The findings, which were published in the Journal of the American Medical Association (JAMA) Psychiatry, show that after two weeks of daily treatment using zuranolone, women treated with the medication had a "statistically significant reduction in their core symptoms of depression compared to women who received a placebo."
The placebo-controlled clinical trial, which was led by Kristina Deligiannidis, MD., looked at 153 randomized patients from 33 centers across the U.S. It was given to female patients between the ages of 18 and 45 with perinatal major depressive episodes for 14 days.
The patient's depressive symptoms were scored at various points in the study for 45 days. Of the 153 randomized patients, 76 people were given the placebo and 77 were given zuranolone orally, nightly for two weeks during the trial.
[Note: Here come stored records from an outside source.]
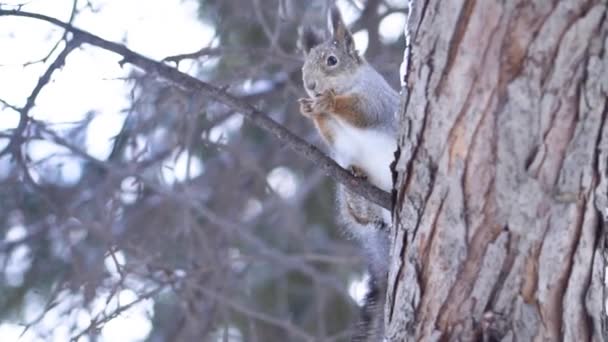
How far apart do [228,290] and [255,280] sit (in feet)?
4.38

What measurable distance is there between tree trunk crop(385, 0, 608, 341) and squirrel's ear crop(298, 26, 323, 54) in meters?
1.09

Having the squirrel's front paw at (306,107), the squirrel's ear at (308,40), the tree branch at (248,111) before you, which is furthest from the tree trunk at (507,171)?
the squirrel's ear at (308,40)

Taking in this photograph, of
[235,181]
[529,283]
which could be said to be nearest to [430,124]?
[529,283]

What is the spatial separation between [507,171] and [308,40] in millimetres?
1314

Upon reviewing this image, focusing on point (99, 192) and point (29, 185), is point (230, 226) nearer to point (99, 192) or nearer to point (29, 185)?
point (99, 192)

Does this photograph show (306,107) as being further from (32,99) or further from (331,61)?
(32,99)

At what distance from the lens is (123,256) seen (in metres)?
3.07

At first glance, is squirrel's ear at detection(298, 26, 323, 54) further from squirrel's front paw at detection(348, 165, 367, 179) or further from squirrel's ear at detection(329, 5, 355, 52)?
squirrel's front paw at detection(348, 165, 367, 179)

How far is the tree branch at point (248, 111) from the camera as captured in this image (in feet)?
6.15

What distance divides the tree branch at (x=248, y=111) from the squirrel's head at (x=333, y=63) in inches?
25.7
At day 45, 53% of women who received zuranolone were in full remission of clinical depression versus 30% who received the placebo.
"These encouraging results are an important step in efforts to develop a novel treatment option for patients who suffer from this prevalent condition," said Dr. Deligiannidis in a statement.
If approved, zuranolone would be the first pill to treat postpartum depression. It would also be much handier than other treatments.
Currently, there's only one drug on the market that's FDA-approved to treat postpartum depression, which affects one out of eight women in the U.S., and it's only available through infusion, which can be cumbersome for newborn mothers to receive.